• **Task details**
Pull every line with the word "name" out of the entries below.

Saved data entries
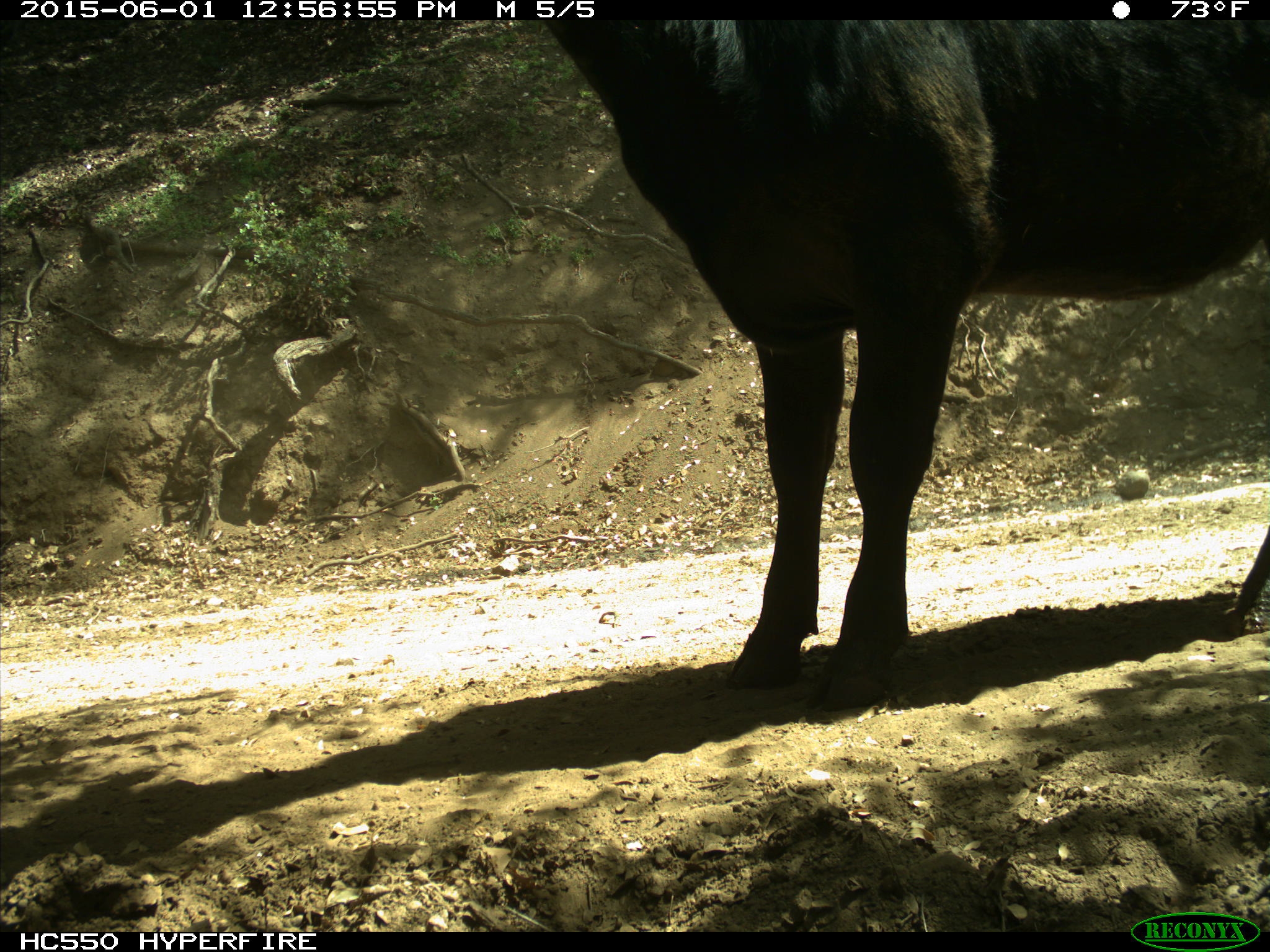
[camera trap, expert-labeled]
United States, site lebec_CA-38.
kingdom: Animalia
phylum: Chordata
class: Mammalia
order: Artiodactyla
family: Bovidae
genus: Bos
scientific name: Bos taurus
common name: domestic cow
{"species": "Bos taurus (domestic cow)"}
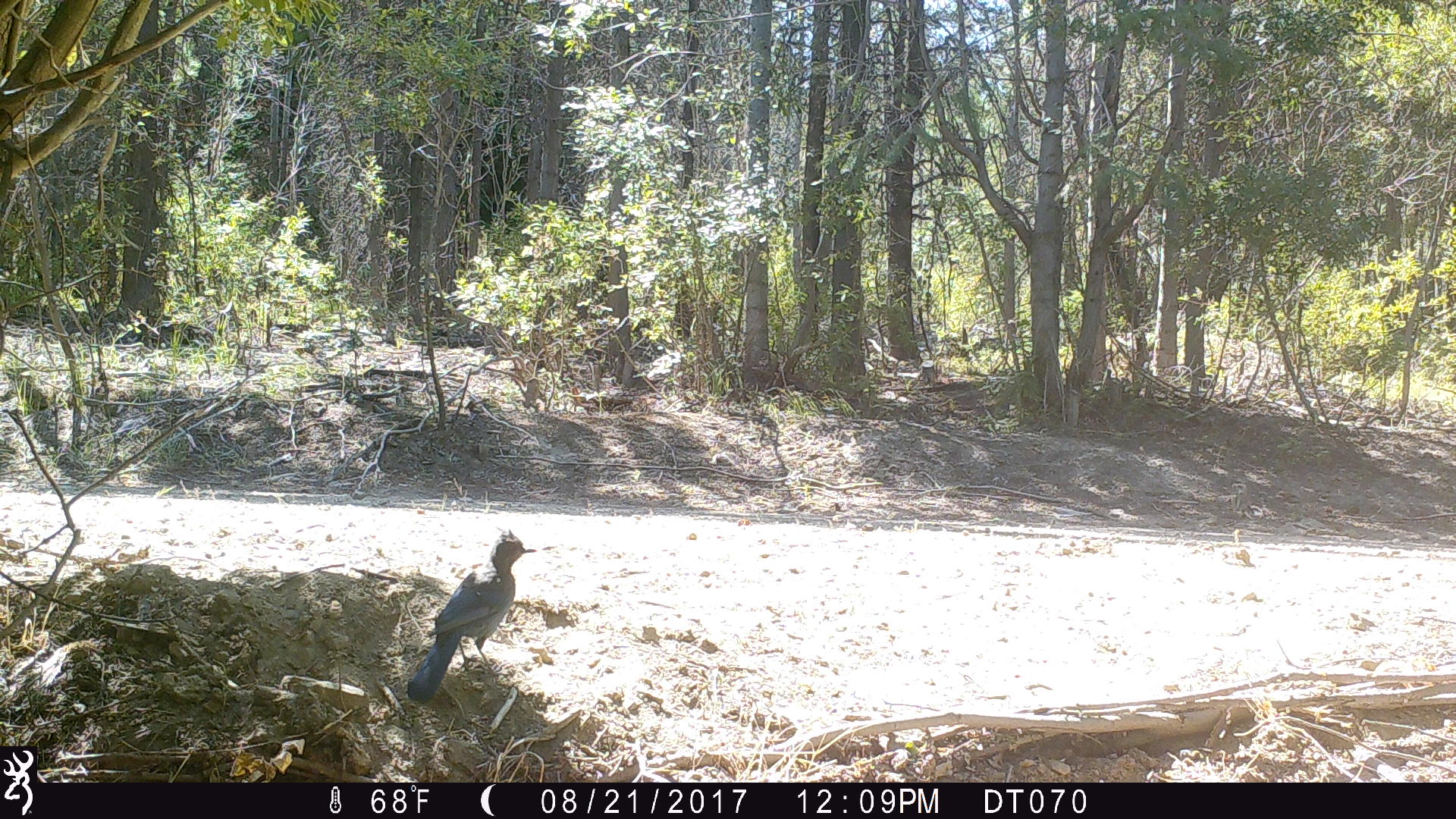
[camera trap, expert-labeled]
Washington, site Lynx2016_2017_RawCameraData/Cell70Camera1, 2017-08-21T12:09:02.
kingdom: Animalia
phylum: Chordata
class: Aves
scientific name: Aves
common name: birds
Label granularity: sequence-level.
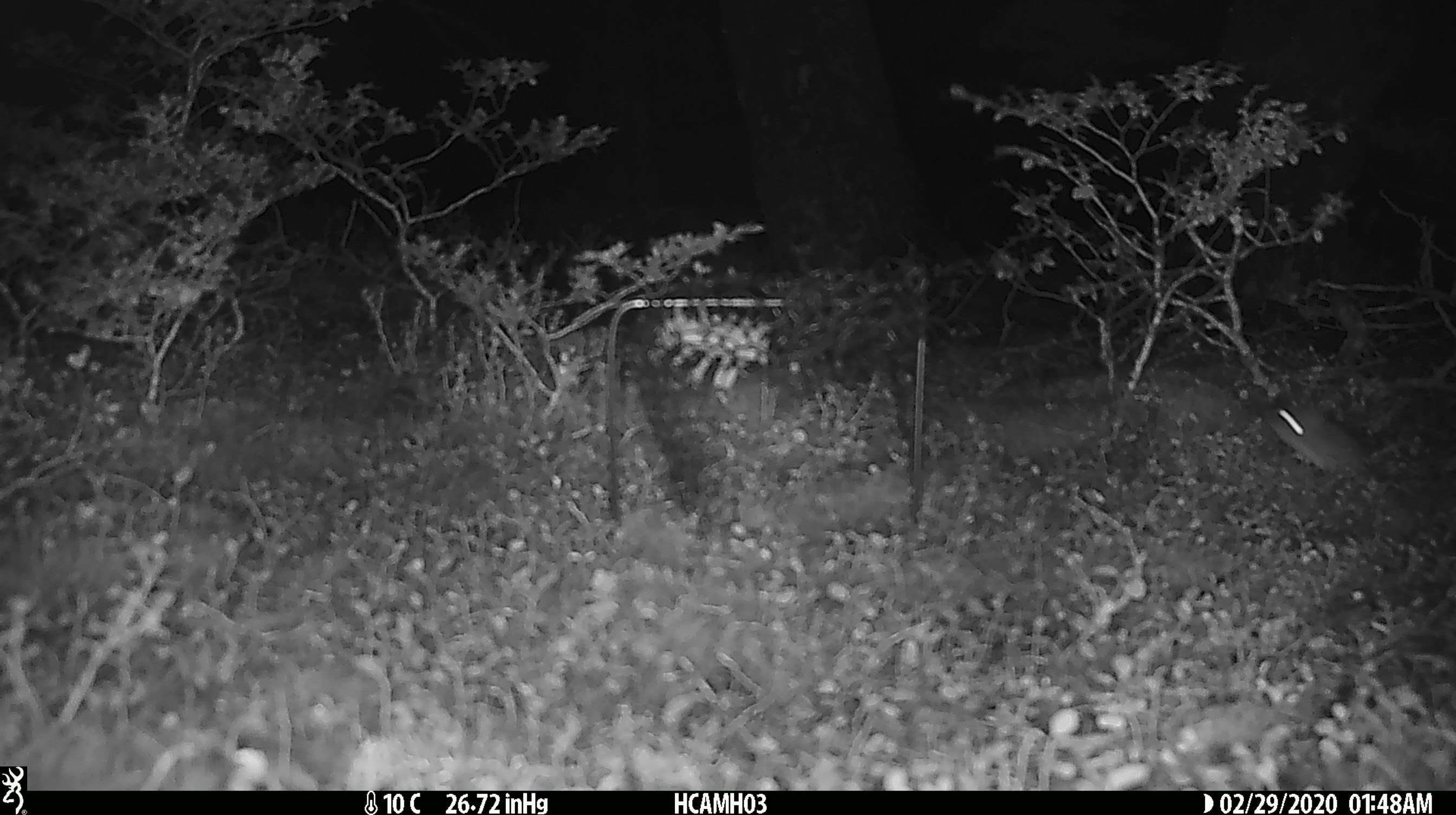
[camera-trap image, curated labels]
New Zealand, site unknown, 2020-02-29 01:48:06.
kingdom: Animalia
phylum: Chordata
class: Mammalia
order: Rodentia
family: Muridae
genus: Mus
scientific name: Mus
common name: mouse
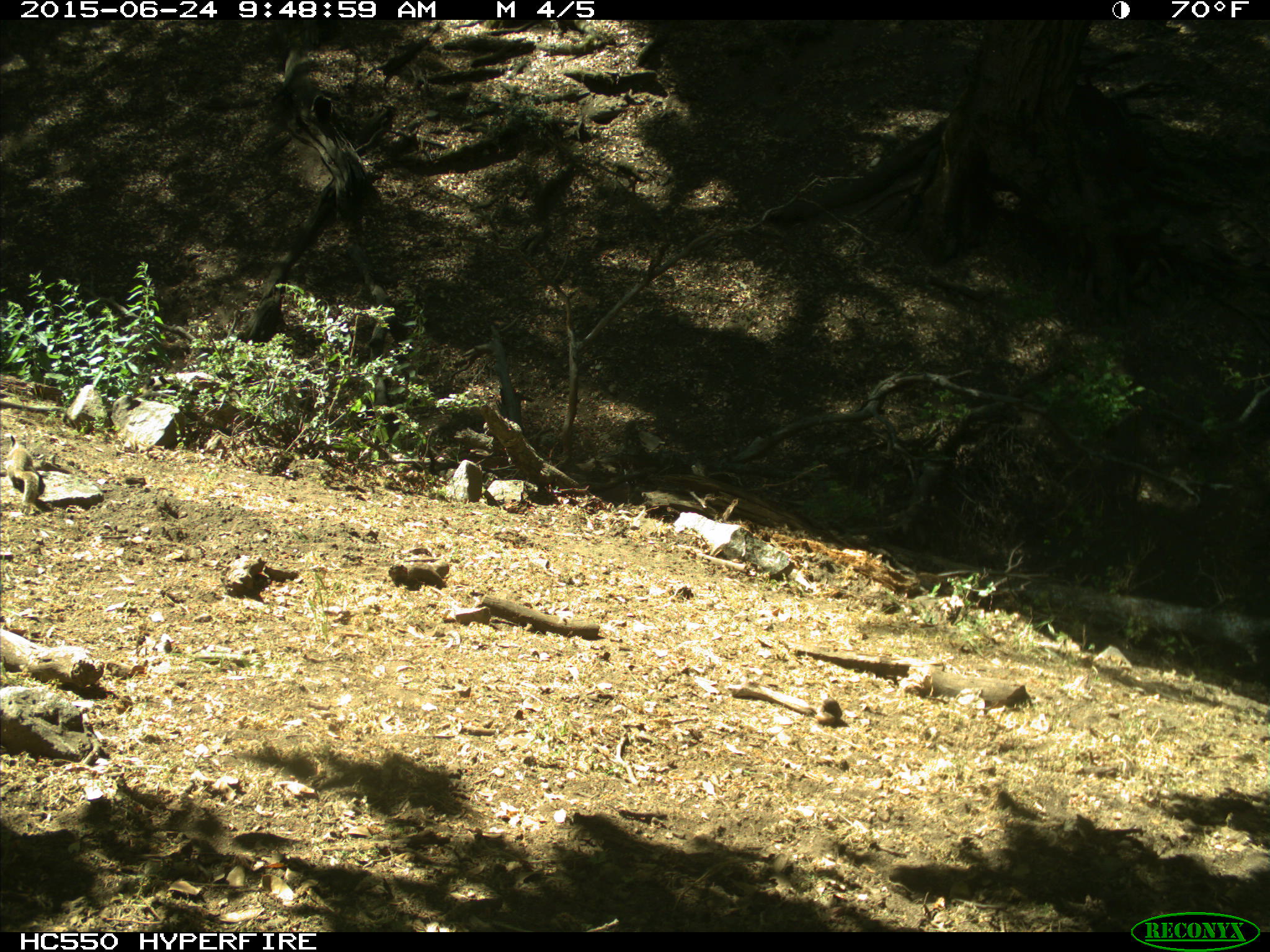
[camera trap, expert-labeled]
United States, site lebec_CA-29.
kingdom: Animalia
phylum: Chordata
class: Mammalia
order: Rodentia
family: Sciuridae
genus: Otospermophilus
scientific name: Otospermophilus beecheyi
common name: california ground squirrel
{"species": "Otospermophilus beecheyi (california ground squirrel)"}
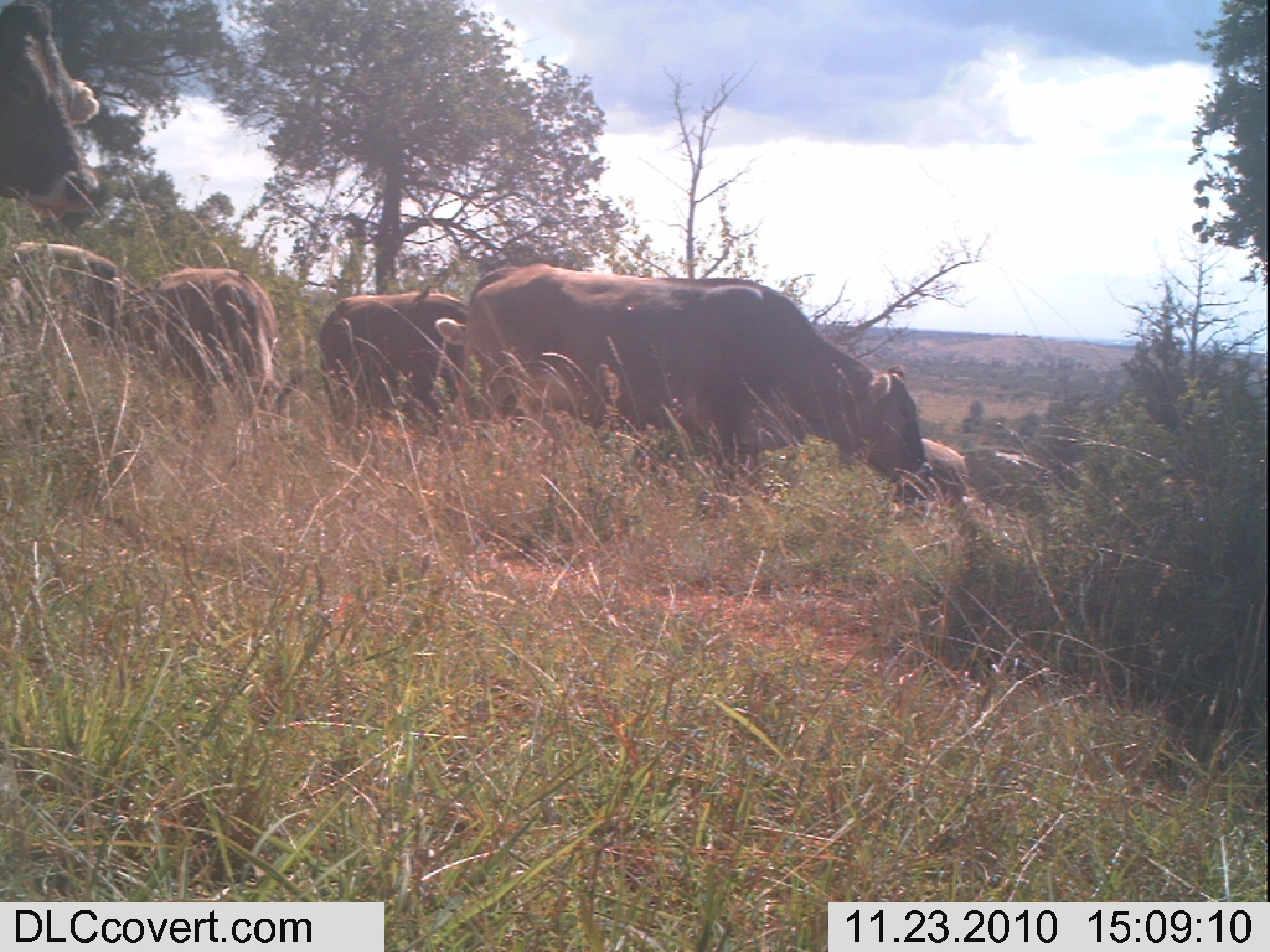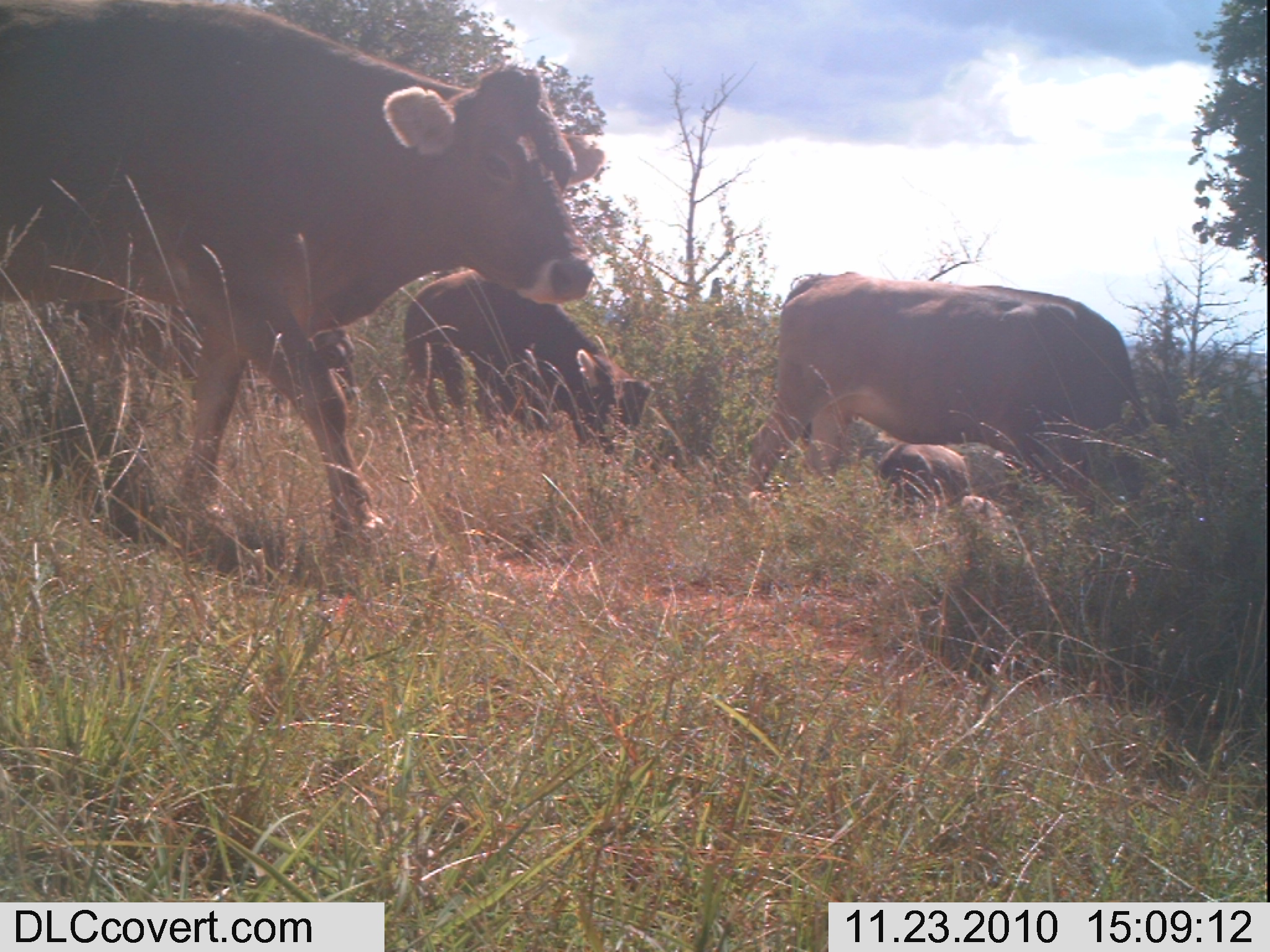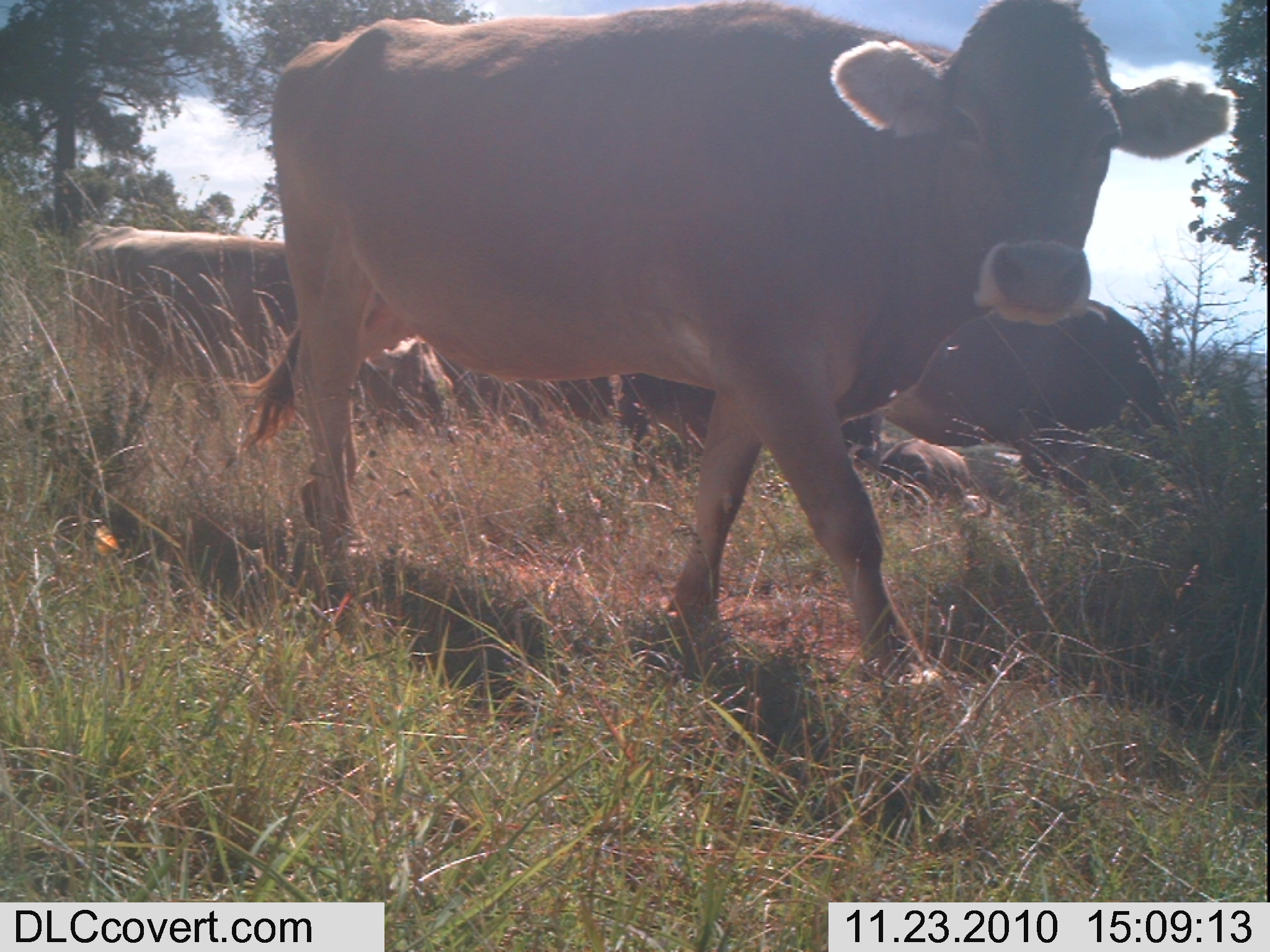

• **Exercise response**
scientific name: Bos taurus
common name: domestic cow
scientific name: Aves
common name: birds
scientific name: Mus
common name: mouse
scientific name: Otospermophilus beecheyi
common name: california ground squirrel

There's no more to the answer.